Grudgingly, pundits on the left - including Ezra Klein - are starting to admit that Obamacare 2.0 "can't control costs."
The base insight is that providers -- doctors and hospitals, mainly -- have most of the leverage in the battle with insurers. If there's one hospital in town, then either your insurer cuts a deal with them, or you get another insurer. What you don't do is get another hospital.
The problem [of doctor and hospital "leverage"] is exacerbated by the fact that the insurer doesn't really care to negotiate lower prices. They tried that in the late ’90s, and everyone hated them for it. It turns out that workers don't feel the cost of their health care because they think employers pay it, and employers don't care that much about cost increases because they take it out of wages. Neither group likes premium increases, but they don't really care. But everyone screams if you tighten networks and review care. As such, providers have pretty free rein. That's part of why we pay so much more than any other country per unit of care.
Additionally, health-care reform is going to great lengths to avoid touching providers. Hospitals and doctors are simply too powerful to seriously anger. Insurers aren't.
Candid, but only part of the picture. Klein ends up concluding all this makes the "original public option" essential, as if such a beast would have some magical, para-market properties. His desire to "tighten networks and review care" is, of course, doublespeak for state price controls and rationing a la mammogate. But I'm still happy to see acknowledgement of a) the cost symptom and b) this bill's inability to treat it.
The cost problem is the big healthcare reform problem. And if Obamacare 2.0 isn't going to solve this problem, what does it amount to? Little more than a special interest bonanza loaded with mandates (public option or no). Klein, closing his eyes to the possibility that a freer market may be the only cure for current healthcare distortions, fails to diagnose these real problems.
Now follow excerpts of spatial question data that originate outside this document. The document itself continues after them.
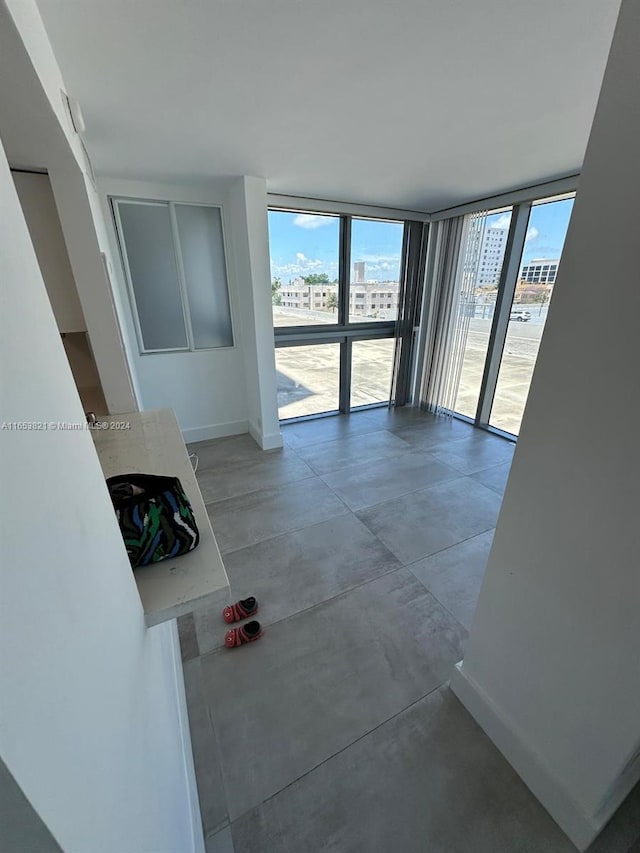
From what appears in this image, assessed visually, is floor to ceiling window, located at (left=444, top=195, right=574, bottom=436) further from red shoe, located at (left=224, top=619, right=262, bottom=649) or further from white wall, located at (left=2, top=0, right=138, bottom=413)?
white wall, located at (left=2, top=0, right=138, bottom=413)

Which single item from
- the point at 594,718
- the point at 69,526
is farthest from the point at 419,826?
the point at 69,526

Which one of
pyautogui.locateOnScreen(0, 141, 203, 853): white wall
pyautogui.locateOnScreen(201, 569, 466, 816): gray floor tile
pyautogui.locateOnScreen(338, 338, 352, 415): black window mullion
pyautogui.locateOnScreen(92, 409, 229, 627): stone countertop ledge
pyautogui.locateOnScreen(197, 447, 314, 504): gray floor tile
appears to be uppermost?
pyautogui.locateOnScreen(0, 141, 203, 853): white wall

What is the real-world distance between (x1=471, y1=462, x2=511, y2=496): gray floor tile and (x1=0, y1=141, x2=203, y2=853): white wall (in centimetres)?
304

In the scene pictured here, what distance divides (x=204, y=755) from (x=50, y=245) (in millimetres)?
2274

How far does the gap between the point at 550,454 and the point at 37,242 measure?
2.23 m

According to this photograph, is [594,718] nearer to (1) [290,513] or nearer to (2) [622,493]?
(2) [622,493]

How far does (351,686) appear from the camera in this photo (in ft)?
5.13

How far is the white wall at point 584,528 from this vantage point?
0.77 m

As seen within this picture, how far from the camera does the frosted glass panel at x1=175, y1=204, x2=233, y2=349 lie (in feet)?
10.7

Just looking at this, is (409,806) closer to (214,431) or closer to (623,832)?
(623,832)

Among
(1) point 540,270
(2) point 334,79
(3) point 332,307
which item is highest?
(2) point 334,79

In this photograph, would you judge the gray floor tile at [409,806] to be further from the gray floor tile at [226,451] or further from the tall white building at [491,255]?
the tall white building at [491,255]

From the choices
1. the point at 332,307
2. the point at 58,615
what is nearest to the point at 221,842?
the point at 58,615

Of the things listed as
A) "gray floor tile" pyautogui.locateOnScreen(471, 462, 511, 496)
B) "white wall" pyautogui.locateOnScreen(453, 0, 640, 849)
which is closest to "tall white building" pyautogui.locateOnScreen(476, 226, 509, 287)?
"gray floor tile" pyautogui.locateOnScreen(471, 462, 511, 496)
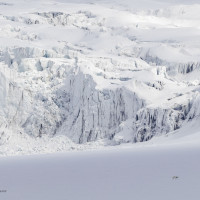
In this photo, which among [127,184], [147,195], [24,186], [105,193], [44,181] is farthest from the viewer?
[44,181]

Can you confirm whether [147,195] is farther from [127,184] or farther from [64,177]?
[64,177]

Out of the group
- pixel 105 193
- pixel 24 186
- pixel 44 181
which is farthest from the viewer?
pixel 44 181

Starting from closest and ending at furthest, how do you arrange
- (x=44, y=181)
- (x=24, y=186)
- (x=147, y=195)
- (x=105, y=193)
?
(x=147, y=195) → (x=105, y=193) → (x=24, y=186) → (x=44, y=181)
He focuses instead on an expensive government band-aid -- the public option -- and a rather septic one. Cost spirals are always a symptom of a government meddling. But in the timeless logic of the left, more government (i.e. more of the disease) will do the trick.
Take Klein's first point above about hospital and doctor "leverage". He points to an urban institute paper, which figures out the symptom of provider leverage, but fails to diagnose the diseases: Certificates of Need. These state policies give hospitals considerable anti-competitive power--because it's pure, government-created protectionism. And, of course, doctors are a licensed, protectionist guild. Instead of abolishing bad regs that give undue power to providers, Klein and the Urban Institute want a government panacea.
Atypically, they underplay insurer "leverage". But why? Health insurers do enjoy undue power due to government-created in-state monopolies. That doesn't make them evil, just protected. And yes, it's also easier for a monopoly to jack up a premium than negotiate a lower rate with a provider. But the reason we have dominant health insurers is still due to a lack of interstate competition and a crazy-quilt of state insurance regs (i.e.: government pathologies). Insurance monopolists use state mandates to create barriers to entry for market entrants in that area. Premiums go up.
The price of goods and services also gets distorted because of our preoccupation with third-party payment versus out of pocket. As David Goldhill points out so eloquently here, people who pay copays aren't bargain shoppers, they're cost-shifters. But if they were buying more plans on the individual market, they might not want Cadillac Cost-shifting Plans. (They'd be much more likely to choose HSAs and HDHPs, which control costs better than any other form because they're patient-driven plans.)
Providers and insurers - though they "negotiate" rates - are sort of like industrial colluders dividing the spoils of the economic distortion. These spoils come from the system of government design. And when consumers don't feel the full impact of their purchasing decisions, they don't shop. Prices go up. Premiums go up. We might gripe about premiums. But we'll go on shifting costs of Viagra and Nexium onto the risk pool, or paying for a $2000 CT scan that should probably only cost $400 if we had the incentive to shop. These system, and it's distortions, are government induced.
The distorting tax treatment of health insurance that encourages people to take employer health plans, makes things even worse, not only because it subsidizes wealthy employed people on the backs of the marginally employed, but it reduces competition and means people lose their insurance when they lose their jobs. From our WWII job-based, third-party-payer system, to the fact that I can't legally buy a cheaper policy in Idaho... government is the problem.
This healthcare debate shows that posturing against "corporate interests" is so often a convenient moralism to pepper on a weak argument. In fact, almost every major element of Obamacare works in the service of Big Pharma, Big Doctor, or Big Insurance. A 2000-plus page bill can only be filled with more distortions and more rent-seeking opportunities. It cannot control costs. It's refreshing, at least, to see the left is starting to admit this much, at least.